Lorsque Sabadil se réveilla, un frisson de fièvre le secoua. Il se leva, rejeta ses cheveux en arrière, et regarda autour de lui. Le soleil n’était pas levé. On ne voyait aucune lueur à l’horizon. Cependant l’obscurité était moins intense. Les étoiles pâlissaient. Le vent était vif et frais. Il soufflait à travers les arbres, dont les feuilles frissonnaient comme des bannières. Il faisait vraiment très froid.

Soudain une clarté livide passa dans la campagne et sur les pâturages ; les oiseaux se mirent à chanter dans les jardins et sur les arbres de la forêt, tous à la fois et joyeusement.

Des lumières parurent aux croisées de la métairie.
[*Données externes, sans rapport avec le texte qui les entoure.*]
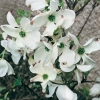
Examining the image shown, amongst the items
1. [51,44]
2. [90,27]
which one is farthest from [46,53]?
[90,27]

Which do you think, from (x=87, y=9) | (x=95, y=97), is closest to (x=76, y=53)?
(x=95, y=97)

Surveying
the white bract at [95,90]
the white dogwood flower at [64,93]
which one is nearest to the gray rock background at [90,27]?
the white bract at [95,90]

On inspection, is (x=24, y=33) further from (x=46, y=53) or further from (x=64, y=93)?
(x=64, y=93)

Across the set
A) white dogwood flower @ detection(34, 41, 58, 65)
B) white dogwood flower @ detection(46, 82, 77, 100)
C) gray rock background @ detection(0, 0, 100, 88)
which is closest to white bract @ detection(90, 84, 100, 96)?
white dogwood flower @ detection(46, 82, 77, 100)

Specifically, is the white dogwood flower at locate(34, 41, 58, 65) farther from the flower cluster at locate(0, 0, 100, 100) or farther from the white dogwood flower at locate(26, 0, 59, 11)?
the white dogwood flower at locate(26, 0, 59, 11)

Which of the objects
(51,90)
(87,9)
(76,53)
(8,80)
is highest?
(87,9)

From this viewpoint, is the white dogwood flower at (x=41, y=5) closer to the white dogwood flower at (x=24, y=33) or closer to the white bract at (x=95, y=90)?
the white dogwood flower at (x=24, y=33)

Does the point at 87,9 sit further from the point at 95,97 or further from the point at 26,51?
the point at 26,51
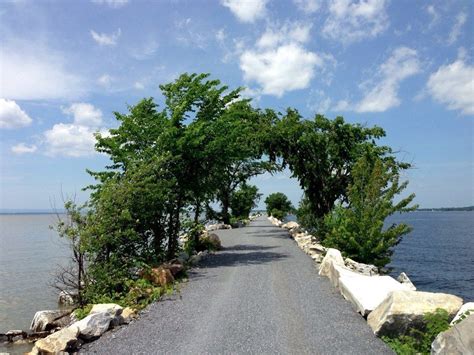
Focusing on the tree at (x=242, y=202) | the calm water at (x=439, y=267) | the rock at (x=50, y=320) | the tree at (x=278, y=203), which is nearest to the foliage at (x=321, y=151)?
the calm water at (x=439, y=267)

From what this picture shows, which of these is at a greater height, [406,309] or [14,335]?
[406,309]

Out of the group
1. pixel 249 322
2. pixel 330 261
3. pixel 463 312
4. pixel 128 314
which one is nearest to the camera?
pixel 463 312

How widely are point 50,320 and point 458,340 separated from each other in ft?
33.2

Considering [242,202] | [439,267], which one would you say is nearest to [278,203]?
[242,202]

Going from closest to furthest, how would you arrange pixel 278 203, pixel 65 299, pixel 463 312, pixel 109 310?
pixel 463 312
pixel 109 310
pixel 65 299
pixel 278 203

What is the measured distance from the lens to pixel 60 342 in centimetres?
802

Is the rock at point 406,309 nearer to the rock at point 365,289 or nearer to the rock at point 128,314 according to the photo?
the rock at point 365,289

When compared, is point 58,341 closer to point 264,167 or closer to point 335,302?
point 335,302

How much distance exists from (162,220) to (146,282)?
4.66 meters

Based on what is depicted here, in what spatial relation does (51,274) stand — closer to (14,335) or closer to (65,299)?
(65,299)

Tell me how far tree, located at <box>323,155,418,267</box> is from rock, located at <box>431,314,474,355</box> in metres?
9.25

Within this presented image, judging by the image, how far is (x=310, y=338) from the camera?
811 centimetres

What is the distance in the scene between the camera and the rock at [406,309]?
7898 millimetres

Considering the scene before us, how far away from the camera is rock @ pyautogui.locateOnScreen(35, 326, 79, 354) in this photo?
7.84 metres
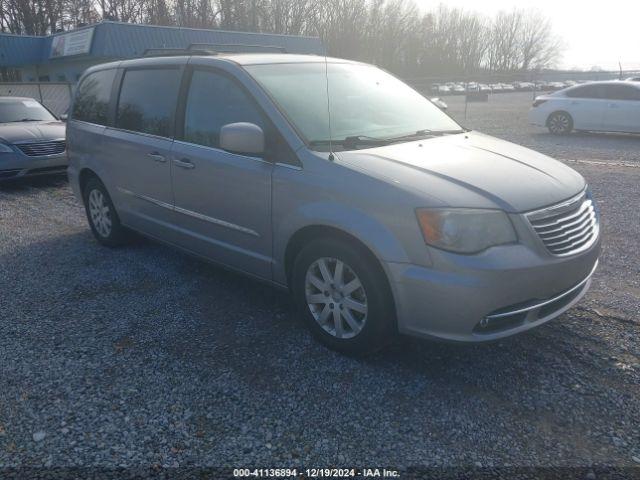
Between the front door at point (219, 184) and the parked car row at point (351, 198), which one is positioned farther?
the front door at point (219, 184)

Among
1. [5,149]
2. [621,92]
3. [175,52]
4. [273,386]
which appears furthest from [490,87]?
[273,386]

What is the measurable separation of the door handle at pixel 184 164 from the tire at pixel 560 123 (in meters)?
14.4

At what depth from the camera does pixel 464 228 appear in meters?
2.92

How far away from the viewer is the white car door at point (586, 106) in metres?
15.1

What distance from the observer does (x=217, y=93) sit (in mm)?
4141

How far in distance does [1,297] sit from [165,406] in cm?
252

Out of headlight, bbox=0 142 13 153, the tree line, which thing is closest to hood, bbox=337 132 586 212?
headlight, bbox=0 142 13 153

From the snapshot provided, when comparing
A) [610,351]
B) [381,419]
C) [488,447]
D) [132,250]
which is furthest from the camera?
[132,250]

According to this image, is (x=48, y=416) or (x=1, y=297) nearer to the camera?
(x=48, y=416)

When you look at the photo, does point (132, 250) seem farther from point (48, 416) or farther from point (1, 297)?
point (48, 416)

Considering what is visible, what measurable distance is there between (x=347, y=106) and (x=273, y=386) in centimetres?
211

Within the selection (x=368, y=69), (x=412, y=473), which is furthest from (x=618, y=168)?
(x=412, y=473)

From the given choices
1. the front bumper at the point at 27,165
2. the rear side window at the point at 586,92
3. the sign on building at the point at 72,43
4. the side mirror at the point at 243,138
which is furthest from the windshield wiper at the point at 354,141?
the sign on building at the point at 72,43

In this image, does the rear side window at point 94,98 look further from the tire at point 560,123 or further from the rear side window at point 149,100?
the tire at point 560,123
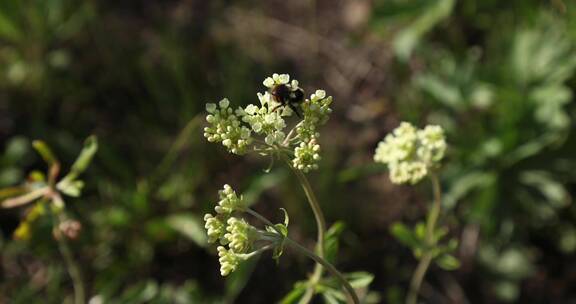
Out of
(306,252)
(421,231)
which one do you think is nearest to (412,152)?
(421,231)

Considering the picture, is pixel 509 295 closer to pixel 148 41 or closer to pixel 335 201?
pixel 335 201

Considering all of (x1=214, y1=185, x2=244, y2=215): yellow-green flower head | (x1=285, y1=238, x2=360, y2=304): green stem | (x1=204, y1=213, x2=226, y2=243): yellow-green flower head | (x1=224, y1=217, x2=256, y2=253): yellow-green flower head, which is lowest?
(x1=285, y1=238, x2=360, y2=304): green stem

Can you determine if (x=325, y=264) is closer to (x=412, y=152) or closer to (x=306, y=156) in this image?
(x=306, y=156)

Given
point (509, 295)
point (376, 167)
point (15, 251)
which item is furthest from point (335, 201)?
point (15, 251)

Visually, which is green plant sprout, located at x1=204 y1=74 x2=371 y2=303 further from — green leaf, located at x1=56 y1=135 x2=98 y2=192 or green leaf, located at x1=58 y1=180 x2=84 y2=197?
green leaf, located at x1=56 y1=135 x2=98 y2=192

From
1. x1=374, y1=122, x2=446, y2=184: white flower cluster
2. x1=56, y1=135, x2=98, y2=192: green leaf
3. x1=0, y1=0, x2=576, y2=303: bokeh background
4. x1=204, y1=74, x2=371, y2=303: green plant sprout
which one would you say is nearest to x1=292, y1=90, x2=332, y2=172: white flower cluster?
x1=204, y1=74, x2=371, y2=303: green plant sprout

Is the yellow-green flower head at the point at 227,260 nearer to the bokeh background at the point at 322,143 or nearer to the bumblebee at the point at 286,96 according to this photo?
the bumblebee at the point at 286,96
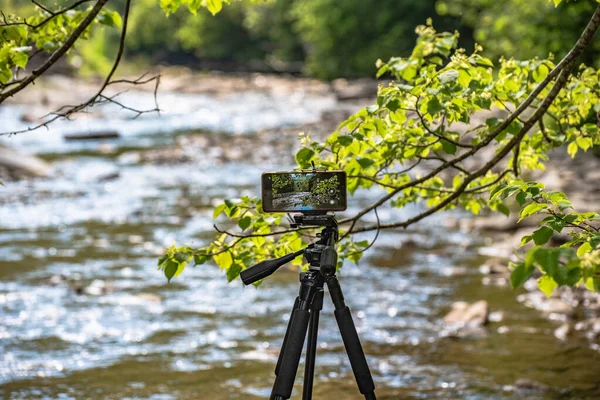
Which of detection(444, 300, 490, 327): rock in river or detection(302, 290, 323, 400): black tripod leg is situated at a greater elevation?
detection(302, 290, 323, 400): black tripod leg

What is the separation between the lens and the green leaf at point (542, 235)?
2.62m

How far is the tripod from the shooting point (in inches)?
98.2

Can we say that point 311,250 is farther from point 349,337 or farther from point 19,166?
point 19,166

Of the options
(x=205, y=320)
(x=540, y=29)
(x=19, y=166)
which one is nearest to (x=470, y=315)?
(x=205, y=320)

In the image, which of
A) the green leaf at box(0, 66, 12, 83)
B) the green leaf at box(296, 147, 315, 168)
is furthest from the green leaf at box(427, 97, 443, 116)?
the green leaf at box(0, 66, 12, 83)

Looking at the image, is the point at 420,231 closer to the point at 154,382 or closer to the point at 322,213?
the point at 154,382

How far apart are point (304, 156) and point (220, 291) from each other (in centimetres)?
496

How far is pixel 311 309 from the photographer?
2.59m

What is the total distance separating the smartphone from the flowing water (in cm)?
299

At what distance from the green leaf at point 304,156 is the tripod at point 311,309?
63 cm

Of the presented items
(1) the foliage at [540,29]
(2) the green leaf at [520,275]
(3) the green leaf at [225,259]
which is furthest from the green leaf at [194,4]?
(1) the foliage at [540,29]

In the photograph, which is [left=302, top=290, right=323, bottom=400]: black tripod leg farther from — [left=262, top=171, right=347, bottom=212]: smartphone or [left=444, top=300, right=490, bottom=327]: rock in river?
[left=444, top=300, right=490, bottom=327]: rock in river

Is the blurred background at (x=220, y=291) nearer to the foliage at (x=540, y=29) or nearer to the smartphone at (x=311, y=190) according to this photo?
the foliage at (x=540, y=29)

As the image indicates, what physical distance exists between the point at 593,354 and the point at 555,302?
126 cm
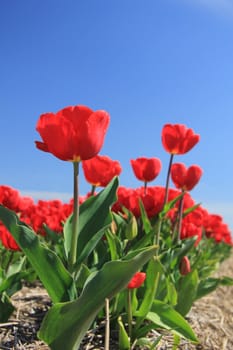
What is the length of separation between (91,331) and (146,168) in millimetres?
1008

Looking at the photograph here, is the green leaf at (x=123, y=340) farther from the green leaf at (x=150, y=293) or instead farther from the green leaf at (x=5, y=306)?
the green leaf at (x=5, y=306)

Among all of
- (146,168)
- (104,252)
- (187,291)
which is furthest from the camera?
(146,168)

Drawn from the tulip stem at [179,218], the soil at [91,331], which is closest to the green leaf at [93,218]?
the soil at [91,331]

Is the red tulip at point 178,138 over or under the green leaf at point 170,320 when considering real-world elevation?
over

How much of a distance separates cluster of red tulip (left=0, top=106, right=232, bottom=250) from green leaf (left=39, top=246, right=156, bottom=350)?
0.40 meters

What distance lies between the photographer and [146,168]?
2.71 m

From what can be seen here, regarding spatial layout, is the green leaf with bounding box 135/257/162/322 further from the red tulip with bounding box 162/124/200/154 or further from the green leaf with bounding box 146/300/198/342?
the red tulip with bounding box 162/124/200/154

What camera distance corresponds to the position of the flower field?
58.5 inches

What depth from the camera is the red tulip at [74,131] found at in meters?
1.49

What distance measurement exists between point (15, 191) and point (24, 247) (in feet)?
4.61

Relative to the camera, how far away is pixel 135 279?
1621mm

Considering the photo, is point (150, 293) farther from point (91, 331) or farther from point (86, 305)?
point (86, 305)

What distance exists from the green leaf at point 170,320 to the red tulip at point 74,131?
100 centimetres

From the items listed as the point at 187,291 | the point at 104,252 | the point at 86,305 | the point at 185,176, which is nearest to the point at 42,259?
the point at 86,305
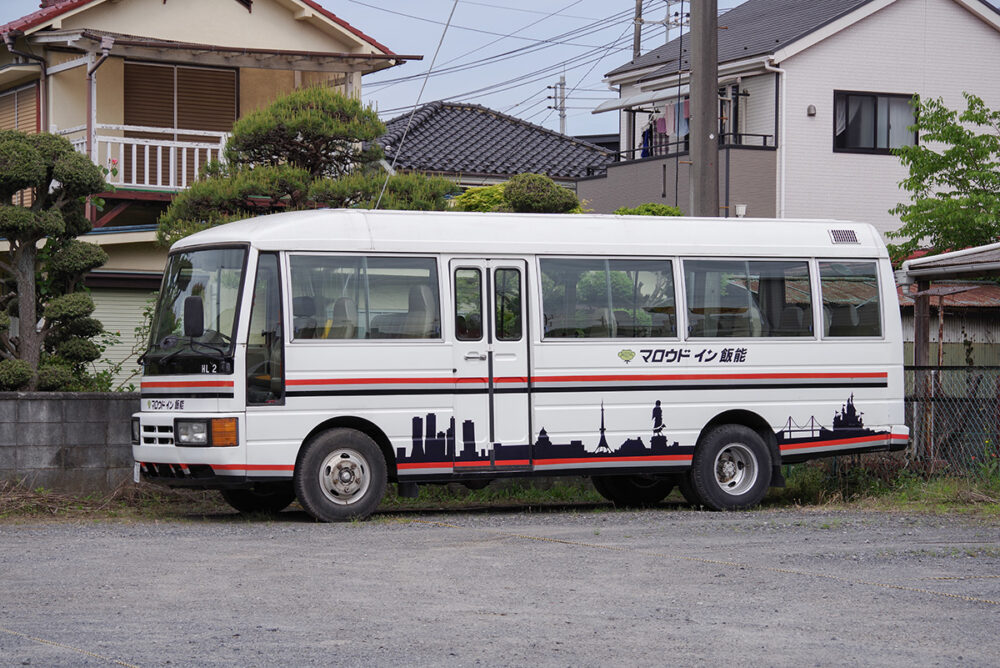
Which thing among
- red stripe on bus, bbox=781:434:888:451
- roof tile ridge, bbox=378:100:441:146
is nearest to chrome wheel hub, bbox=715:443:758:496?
red stripe on bus, bbox=781:434:888:451

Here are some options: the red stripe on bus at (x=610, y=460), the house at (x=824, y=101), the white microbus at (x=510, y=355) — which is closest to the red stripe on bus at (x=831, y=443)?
the white microbus at (x=510, y=355)

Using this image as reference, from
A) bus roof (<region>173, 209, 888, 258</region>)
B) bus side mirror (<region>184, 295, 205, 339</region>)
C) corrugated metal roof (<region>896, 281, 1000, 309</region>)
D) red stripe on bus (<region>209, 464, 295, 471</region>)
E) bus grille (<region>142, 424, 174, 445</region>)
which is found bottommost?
red stripe on bus (<region>209, 464, 295, 471</region>)

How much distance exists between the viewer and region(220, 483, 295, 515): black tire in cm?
1313

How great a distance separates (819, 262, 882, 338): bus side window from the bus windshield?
585cm

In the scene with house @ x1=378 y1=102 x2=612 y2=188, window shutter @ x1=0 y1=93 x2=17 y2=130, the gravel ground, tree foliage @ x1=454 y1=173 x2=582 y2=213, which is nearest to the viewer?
the gravel ground

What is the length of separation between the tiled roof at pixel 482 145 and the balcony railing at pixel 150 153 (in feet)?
32.0

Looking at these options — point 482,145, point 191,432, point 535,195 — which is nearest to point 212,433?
point 191,432

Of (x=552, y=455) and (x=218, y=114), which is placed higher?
(x=218, y=114)

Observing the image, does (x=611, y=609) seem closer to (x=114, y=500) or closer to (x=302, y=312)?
(x=302, y=312)

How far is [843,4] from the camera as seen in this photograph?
31562mm

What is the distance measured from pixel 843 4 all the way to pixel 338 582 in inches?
1026

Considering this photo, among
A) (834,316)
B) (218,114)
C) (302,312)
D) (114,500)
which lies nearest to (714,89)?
(834,316)

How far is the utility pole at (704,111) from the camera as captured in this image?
15.7m

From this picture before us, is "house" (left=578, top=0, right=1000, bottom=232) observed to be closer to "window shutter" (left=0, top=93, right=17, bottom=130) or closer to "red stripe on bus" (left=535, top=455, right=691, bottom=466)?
"window shutter" (left=0, top=93, right=17, bottom=130)
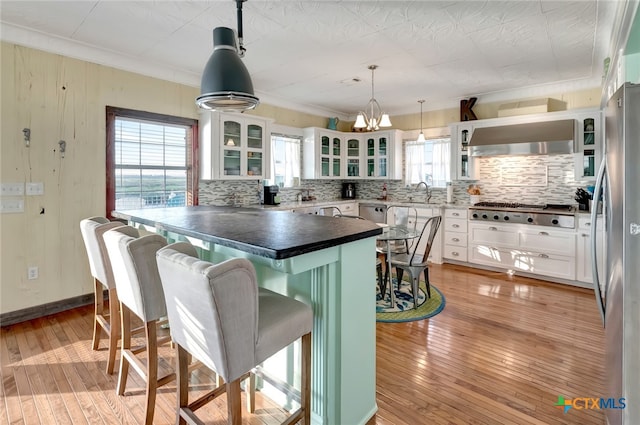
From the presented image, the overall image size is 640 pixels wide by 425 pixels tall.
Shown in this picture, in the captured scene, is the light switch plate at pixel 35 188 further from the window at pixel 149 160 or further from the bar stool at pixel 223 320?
the bar stool at pixel 223 320

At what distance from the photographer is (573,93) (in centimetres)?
452

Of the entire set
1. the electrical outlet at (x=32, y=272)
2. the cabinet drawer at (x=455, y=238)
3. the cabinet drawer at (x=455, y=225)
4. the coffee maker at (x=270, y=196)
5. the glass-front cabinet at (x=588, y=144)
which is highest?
the glass-front cabinet at (x=588, y=144)

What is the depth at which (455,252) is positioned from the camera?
16.9 feet

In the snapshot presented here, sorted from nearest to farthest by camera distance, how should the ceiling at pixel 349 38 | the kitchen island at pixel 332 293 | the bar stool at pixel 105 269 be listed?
the kitchen island at pixel 332 293 < the bar stool at pixel 105 269 < the ceiling at pixel 349 38

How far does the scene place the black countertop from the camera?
1.47 metres

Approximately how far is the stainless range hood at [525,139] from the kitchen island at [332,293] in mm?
3609

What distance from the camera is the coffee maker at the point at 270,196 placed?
522 centimetres

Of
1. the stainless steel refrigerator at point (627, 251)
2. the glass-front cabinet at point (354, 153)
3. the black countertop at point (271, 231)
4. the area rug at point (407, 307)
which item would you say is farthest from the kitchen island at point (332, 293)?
the glass-front cabinet at point (354, 153)

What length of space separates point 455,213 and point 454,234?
12.4 inches

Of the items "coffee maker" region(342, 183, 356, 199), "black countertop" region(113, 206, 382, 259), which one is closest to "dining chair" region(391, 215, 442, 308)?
"black countertop" region(113, 206, 382, 259)

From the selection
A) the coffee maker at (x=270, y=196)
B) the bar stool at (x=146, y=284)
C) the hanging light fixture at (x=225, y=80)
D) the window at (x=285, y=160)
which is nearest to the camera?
the bar stool at (x=146, y=284)

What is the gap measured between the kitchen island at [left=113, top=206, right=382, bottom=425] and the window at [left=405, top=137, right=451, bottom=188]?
431 centimetres

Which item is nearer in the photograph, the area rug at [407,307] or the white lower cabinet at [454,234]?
the area rug at [407,307]

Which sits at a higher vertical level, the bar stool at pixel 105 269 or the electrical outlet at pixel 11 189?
the electrical outlet at pixel 11 189
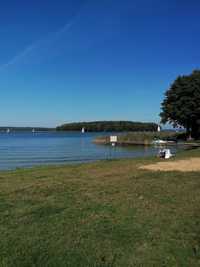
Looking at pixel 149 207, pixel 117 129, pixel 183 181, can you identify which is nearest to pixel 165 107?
pixel 183 181

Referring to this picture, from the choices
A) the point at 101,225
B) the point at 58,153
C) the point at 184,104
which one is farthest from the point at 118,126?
the point at 101,225

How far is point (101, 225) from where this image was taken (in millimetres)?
5871

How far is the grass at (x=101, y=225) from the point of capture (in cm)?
460

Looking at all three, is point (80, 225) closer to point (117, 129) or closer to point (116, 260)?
point (116, 260)

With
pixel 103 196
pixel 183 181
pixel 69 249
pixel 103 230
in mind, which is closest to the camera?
pixel 69 249

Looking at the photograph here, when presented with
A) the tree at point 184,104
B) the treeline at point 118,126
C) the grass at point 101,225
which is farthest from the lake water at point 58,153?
the treeline at point 118,126

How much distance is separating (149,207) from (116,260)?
107 inches

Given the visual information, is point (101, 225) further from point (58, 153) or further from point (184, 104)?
point (184, 104)

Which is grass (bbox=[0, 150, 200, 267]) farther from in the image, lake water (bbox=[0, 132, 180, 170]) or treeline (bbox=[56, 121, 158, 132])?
treeline (bbox=[56, 121, 158, 132])

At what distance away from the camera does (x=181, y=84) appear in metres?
53.9

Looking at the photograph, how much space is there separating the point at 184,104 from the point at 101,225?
47470 mm

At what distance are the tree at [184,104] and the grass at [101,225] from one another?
42.2 metres

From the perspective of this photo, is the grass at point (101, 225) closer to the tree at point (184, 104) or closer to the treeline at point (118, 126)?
the tree at point (184, 104)

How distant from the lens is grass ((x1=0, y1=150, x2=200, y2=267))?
4598mm
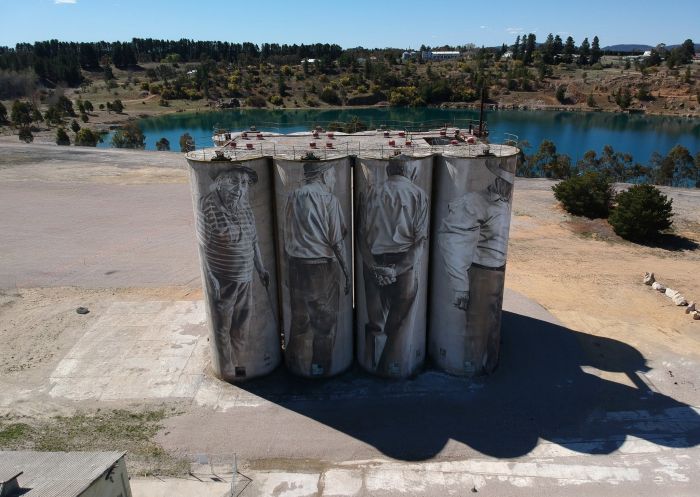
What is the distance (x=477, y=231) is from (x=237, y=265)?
346 inches

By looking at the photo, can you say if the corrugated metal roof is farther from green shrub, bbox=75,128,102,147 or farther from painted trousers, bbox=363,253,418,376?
green shrub, bbox=75,128,102,147

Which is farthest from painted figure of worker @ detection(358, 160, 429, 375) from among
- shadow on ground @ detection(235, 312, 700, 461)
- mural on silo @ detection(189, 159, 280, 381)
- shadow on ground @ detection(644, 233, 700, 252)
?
shadow on ground @ detection(644, 233, 700, 252)

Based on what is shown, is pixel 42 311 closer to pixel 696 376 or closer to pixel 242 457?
pixel 242 457

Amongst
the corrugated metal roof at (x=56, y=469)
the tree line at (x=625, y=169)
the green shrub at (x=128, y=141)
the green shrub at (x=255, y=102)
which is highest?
the green shrub at (x=255, y=102)

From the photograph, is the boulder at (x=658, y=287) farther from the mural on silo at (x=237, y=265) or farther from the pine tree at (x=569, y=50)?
the pine tree at (x=569, y=50)

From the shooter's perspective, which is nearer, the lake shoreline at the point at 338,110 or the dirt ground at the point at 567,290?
the dirt ground at the point at 567,290

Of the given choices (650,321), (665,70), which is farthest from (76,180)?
(665,70)

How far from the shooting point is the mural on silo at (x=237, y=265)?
1745cm

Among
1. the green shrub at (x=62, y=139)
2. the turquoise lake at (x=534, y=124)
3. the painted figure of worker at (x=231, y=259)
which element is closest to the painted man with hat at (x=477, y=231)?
the painted figure of worker at (x=231, y=259)

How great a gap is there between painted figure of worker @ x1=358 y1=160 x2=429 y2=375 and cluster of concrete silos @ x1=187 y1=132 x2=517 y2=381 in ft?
0.13

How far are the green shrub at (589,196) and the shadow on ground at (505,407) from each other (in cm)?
1987

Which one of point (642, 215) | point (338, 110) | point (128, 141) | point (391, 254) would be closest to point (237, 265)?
point (391, 254)

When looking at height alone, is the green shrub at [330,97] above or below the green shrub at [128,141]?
above

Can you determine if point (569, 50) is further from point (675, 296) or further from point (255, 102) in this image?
point (675, 296)
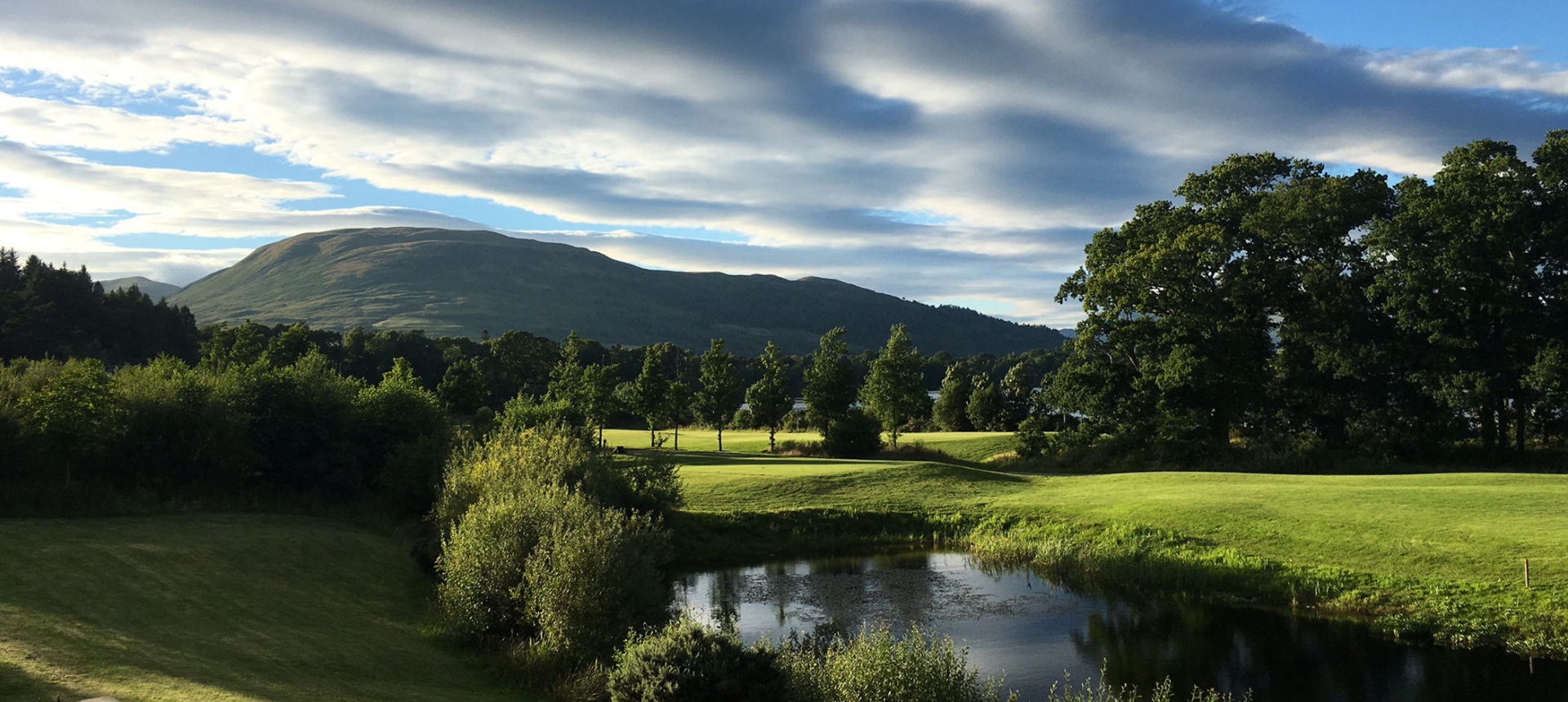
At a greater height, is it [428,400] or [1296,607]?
[428,400]

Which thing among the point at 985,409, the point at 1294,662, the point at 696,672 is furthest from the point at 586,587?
the point at 985,409

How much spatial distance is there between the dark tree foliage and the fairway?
2343 inches

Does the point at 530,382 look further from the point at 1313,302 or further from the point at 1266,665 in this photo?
the point at 1266,665

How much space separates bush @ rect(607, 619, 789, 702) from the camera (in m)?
14.1

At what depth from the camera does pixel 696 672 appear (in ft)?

La porte s’ouvrit. Sabadil aperçut, agenouillée dans le corridor, une jeune fille occupée à laver les carreaux. Une bougie était placée près d’elle. Deux autres jeunes filles parurent, suivies d’une vieille femme ; toutes trois sortirent, et restèrent un instant à respirer l’air frais du matin, dans le jour pâle de l’aube naissante. Enfin, elle parut, celle que Sabadil attendait, et à qui tous semblaient obéir dans la maison, l’étrangère de la forêt. Elle sembla à Sabadil plus grande et plus majestueuse encore, sur le seuil de la porte encadrée de roses sauvages, dans ses hautes bottes de maroquin rouge et sa pelisse bleue bordée d’agneau. Sur la tête elle avait un foulard blanc noué en manière de turban. Elle s’assit sur un banc, dans la galerie, et parut surveiller le travail de ses compagnes.